A federal database used by Mississippi for voter citizenship verification is unlawful and cannot be used in its current form due to changes President Donald Trump made, a federal judge ruled on Monday.

U.S. District Court Judge Sparkle L. Sooknanan sided with advocacy groups that argued the recent upgrades to the program, called Systematic Alien Verification for Entitlements, or SAVE, aggregated Americans’ sensitive personal data in a way that could result in voters being wrongly purged from voter rolls.

“All in all, the federal government has knowingly trampled on the privacy rights of American citizens in a manner that threatens the sacred right to vote,” Sooknanan said in an order explaining the decision. “This Court cannot stand idly by while that happens.”

What immediate effect that will have for Mississippi is unclear. Earlier this year, Gov. Tate Reeves signed the SHIELD Act into law, allowing the secretary of state to enter the entire state’s voter roll into the SAVE database. Voting applicants who are flagged by the check will receive notice from the State and have 30 days to prove U.S. citizenship in order for their application to be approved. 

The secretary of state is also required by the law to check the voter rolls against the SAVE database no later than 180 days before a regularly scheduled federal election.

The Mississippi Free Press reached out to Secretary of State Michael Watson’s office for comment, but did not receive a response before press time.

Sooknanan said Congress had expressly prohibited the government from centralizing Americans’ personal identifying information and that the federal agencies that created the SAVE program “knew that the database violates those statutory protections.”

The decision is a major legal setback for President Donald Trump in his efforts to use federal agencies to encourage a nationwide crackdown on noncitizens illegally on state voter rolls. The modified SAVE system, which critics had referred to as an unlawful centralized federal database of voter information, had been a key pillar of the second election executive order the Republican president signed earlier this year. The ruling leaves its future uncertain.

Provided material:
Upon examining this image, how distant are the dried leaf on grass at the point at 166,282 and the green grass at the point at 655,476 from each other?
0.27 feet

Request:
Pick up the article about the judge's ruling against the SAVE citizenship database and continue it from its final sentence. The data above comes from a separate source.

Answer:
“It’s amazing how hard the Left will fight to stop us from solving problems they insist do not exist,” James Percival, general counsel at the Department of Homeland Security, said of the ruling in a social media post.

The department referred to his post as its comment on the ruling. The Department of Justice did not immediately return a request for comment.

The SAVE program was created under an immigration law mandating that DHS help federal, state and local agencies prevent government benefits from going to noncitizens. At least 25 states, including Mississippi, have used it to check their voter rolls since April 2025, after the Trump administration significantly expanded its search abilities. Since then, at least 67 million registrations have been scanned through the program, but critics worry it could end up purging valid voters from the rolls.

The plaintiffs, including the League of Women Voters, the Electronic Privacy Information Center and five unnamed U.S. citizens, had alleged the revamped SAVE program violated Americans’ privacy and voting rights. The groups also alleged the Trump administration violated federal privacy laws by ignoring transparency requirements about the changes to the system.

“The agencies were scrambling to comply with an Executive Order aimed at reshaping federal elections, which directed them to create a system for mass voter verification,” the judge wrote. “So they haphazardly combined and repurposed the private information of millions of Americans, including citizenship data that they knew to be unreliable.”

Plaintiffs attorney Nikhel Sus told the court during the October hearing that naturalized citizens face a greater risk of unlawfully being purged from voter rolls.

“They are uniquely vulnerable to errors in the database,” said Sus, an attorney for Citizens for Responsibility and Ethics in Washington.

Sus said Monday he sees Sooknanan’s ruling as an “across the board victory” and noted the plaintiffs were pleased the judge’s ruling reinforced their argument that the federal government doesn’t have implied authority to freely share sensitive data across agencies.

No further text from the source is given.